• WHAT YOU HAVE TO DO:
Copy out exactly the stretch of the listing below that begins at the line containing "bounding boxes (frame" and ends at the line containing "family: Corvidae", and copy nothing outside it.

• RECORDED DATA:
<<<<

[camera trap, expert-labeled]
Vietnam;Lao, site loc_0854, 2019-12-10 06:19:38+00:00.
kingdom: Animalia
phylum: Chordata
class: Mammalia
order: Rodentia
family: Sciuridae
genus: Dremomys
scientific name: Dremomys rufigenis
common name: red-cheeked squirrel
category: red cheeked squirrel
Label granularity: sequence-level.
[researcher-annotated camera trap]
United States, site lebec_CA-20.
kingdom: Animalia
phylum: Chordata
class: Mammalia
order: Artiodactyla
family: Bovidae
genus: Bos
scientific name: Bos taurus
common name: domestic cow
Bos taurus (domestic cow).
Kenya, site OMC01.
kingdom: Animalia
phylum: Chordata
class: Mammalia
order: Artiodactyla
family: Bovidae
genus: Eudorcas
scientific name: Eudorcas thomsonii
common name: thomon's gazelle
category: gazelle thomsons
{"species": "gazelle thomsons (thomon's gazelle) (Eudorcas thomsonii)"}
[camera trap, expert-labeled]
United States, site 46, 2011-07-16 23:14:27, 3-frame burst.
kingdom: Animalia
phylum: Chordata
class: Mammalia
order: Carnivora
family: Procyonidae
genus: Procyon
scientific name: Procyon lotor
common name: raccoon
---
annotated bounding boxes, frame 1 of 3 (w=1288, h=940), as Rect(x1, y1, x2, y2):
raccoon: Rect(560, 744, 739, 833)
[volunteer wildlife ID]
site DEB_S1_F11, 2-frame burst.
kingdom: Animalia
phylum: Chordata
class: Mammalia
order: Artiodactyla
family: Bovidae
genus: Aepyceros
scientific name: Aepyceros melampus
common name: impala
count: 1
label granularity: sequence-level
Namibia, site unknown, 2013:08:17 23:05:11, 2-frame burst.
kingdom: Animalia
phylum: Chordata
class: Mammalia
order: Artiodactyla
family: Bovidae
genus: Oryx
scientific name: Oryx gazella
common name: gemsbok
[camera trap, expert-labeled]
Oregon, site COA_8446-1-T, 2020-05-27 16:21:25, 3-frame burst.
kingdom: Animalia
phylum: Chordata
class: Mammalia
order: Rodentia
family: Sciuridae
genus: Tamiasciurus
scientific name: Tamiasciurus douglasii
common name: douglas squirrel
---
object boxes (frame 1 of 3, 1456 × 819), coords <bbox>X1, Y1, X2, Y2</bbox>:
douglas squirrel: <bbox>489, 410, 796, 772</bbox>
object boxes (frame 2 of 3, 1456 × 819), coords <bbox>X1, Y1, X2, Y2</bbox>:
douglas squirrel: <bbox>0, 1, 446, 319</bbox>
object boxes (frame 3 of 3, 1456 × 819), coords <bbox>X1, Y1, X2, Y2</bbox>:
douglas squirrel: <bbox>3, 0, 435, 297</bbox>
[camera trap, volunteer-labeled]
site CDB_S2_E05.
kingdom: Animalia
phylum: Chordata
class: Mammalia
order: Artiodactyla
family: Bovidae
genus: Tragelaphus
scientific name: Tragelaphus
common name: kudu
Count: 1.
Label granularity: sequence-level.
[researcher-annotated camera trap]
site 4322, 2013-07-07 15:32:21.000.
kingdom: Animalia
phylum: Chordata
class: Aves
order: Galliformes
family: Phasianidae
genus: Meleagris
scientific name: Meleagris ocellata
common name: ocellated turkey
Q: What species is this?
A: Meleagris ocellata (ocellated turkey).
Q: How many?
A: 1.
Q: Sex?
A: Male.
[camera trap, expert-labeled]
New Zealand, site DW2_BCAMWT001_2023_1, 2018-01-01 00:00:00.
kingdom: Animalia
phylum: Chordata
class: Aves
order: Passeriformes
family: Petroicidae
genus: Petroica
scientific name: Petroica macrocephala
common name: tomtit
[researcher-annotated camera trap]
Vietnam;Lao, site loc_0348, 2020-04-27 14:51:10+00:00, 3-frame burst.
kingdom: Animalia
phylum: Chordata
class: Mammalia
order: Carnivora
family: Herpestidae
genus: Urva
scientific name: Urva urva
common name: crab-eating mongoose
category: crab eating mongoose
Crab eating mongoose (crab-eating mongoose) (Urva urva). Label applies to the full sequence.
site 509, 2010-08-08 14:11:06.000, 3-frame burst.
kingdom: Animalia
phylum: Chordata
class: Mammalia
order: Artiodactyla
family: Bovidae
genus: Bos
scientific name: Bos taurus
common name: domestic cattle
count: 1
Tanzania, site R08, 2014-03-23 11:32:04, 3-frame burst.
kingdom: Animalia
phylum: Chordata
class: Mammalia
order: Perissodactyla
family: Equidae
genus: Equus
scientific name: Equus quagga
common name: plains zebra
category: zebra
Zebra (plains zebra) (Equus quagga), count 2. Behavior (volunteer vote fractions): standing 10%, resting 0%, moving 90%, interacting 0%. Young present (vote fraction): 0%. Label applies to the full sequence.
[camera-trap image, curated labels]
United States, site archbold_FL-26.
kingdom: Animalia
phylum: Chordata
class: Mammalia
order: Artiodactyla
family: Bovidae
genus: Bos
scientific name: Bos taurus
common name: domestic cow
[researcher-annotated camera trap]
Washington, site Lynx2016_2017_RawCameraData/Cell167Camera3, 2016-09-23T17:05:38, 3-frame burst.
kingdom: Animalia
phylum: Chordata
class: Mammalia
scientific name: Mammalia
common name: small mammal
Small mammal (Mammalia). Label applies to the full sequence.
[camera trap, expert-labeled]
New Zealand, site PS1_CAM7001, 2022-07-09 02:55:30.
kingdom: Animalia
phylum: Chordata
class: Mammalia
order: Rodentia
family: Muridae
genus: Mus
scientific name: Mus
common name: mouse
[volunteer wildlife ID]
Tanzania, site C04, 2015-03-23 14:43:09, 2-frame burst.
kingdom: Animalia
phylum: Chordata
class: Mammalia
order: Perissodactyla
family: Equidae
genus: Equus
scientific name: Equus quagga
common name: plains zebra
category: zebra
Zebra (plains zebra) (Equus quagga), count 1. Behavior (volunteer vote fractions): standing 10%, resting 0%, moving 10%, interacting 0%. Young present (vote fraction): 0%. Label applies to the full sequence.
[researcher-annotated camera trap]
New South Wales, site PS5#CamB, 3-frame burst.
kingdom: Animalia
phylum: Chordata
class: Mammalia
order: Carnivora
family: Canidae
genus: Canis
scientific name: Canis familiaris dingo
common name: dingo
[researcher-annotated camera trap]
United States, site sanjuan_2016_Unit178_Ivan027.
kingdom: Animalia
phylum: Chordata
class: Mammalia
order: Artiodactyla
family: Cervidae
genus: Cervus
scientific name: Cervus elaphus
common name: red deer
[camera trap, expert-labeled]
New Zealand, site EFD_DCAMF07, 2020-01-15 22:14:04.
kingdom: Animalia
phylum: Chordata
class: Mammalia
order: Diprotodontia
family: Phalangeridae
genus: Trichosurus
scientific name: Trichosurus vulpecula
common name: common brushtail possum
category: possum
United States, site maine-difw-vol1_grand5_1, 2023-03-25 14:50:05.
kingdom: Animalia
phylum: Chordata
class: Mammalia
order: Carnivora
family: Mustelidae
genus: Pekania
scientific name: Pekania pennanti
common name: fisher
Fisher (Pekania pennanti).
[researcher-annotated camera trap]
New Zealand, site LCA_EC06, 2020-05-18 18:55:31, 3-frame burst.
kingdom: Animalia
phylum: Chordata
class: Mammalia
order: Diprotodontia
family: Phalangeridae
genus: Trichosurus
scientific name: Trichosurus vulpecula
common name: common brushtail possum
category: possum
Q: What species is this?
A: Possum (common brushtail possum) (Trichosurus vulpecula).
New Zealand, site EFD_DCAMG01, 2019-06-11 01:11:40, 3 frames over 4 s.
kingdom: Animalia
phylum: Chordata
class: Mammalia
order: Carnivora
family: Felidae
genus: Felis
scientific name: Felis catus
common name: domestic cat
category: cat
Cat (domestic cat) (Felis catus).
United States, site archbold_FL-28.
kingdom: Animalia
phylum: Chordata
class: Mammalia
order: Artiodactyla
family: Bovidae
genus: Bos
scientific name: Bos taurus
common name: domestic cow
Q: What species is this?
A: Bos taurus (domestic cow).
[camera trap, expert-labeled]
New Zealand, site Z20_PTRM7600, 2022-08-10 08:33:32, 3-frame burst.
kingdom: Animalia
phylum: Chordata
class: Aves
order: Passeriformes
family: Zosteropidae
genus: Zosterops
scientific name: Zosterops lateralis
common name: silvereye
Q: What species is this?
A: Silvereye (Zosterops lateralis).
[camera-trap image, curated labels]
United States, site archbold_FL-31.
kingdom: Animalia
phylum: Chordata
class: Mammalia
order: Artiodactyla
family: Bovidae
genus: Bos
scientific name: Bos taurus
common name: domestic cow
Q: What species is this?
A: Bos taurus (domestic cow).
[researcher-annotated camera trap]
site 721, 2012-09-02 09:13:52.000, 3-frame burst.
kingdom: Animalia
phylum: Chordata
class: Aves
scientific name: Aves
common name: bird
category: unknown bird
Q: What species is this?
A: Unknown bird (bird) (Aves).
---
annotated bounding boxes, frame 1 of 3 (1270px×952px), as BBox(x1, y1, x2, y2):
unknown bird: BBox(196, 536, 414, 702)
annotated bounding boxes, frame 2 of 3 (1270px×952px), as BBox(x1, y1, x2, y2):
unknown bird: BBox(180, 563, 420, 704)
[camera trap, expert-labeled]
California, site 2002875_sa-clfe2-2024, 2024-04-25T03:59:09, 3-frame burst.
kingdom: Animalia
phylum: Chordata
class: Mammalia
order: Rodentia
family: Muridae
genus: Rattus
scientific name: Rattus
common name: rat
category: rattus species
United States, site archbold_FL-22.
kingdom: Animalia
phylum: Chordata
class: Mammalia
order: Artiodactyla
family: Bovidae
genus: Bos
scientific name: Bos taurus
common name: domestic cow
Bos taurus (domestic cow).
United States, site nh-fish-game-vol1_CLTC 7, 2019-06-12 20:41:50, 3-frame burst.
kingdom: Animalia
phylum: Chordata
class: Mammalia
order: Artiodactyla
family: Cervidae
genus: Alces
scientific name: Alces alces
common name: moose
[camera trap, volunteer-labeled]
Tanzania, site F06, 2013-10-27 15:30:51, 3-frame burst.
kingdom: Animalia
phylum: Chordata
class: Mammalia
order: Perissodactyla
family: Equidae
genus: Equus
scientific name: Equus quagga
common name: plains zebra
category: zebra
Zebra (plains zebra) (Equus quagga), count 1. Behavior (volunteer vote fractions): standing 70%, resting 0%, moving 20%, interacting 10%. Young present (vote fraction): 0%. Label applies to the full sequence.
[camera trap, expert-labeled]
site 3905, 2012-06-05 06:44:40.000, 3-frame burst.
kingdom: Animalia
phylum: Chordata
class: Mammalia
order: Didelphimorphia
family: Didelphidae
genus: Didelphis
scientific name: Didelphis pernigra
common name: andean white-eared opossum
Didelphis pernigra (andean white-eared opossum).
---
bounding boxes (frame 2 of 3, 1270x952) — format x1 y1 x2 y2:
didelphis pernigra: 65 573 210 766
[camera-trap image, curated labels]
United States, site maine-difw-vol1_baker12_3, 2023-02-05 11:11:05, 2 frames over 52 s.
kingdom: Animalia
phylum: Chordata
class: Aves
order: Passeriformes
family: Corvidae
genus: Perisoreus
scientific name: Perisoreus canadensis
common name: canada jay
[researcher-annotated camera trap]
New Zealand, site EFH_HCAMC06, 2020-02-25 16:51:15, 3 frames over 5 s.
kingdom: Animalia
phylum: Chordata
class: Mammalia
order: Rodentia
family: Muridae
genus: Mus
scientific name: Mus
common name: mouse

>>>>

• EXERCISE RESULT:
bounding boxes (frame 2 of 3, 1270x952) — format x1 y1 x2 y2:
didelphis pernigra: 65 573 210 766
[camera-trap image, curated labels]
United States, site maine-difw-vol1_baker12_3, 2023-02-05 11:11:05, 2 frames over 52 s.
kingdom: Animalia
phylum: Chordata
class: Aves
order: Passeriformes
family: Corvidae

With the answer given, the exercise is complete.